# Long term storage advice needed: Agave Sweetener



## Atilla (Feb 3, 2016)

Local Grocery store going out of business, 50% off. So I stocked up on a few gallons of Agave sweetener. I'm assuming that it will store and last similarly to sugar, syrup, honey, etc. I.E. practically forever.

First question is: Anybody think I'm wrong to assume the Agave will store well, similar to sugar or Honey?

I believe that it will and in fact I am worried about the plastic jug it was packed in from the factory. It's a typical gallon jug, shaped like a bleach jug, but opaque like a milk jug. I have a large supply of glass gallon jars that apple juice came in. I am thinking about repackaging the agave into glass juice jugs. The reason is that I don't trusty the plastic container long term.
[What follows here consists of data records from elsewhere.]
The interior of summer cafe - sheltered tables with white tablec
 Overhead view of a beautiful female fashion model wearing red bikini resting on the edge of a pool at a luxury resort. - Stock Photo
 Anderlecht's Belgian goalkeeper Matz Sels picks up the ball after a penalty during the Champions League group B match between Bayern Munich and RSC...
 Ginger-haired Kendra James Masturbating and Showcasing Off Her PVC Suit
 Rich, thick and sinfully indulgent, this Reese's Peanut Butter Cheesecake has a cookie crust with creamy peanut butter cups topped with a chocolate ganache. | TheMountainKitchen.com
Second question is: Would be worth breaking the factory seal to move the Agave sweetener into glass containers?

My storage environment is inside, fairly constant 60-78 degrees, A/C dependent. Light and moisture are easily controllable.

Thanks in advance for your input.


----------



## Slippy (Nov 14, 2013)

Ditch the idea and convert the Agave to Tequila!


----------



## Maine-Marine (Mar 7, 2014)

I did some quick research... 

the agave is pasteurized before it is put into a container so if you move it...the clock starts ticking even faster, unless you can re-pasteurize it

in the container it is presently, you will get about 2-4 years

honey will last forever

white sugar might get hard but it should never spoil.

so after some quick research I would say it is not a god long term prep... YMMV


----------



## Maine-Marine (Mar 7, 2014)

Slippy said:


> Ditch the idea and convert the Agave to Tequila!


great idea... add some yeast and water let it ferment... agave wine


----------



## Operator6 (Oct 29, 2015)

Maine Marine........where is the best place to buy Mylar bags ?


----------



## Atilla (Feb 3, 2016)

LOL, I'm not going to leave making Tequila to my own abilities...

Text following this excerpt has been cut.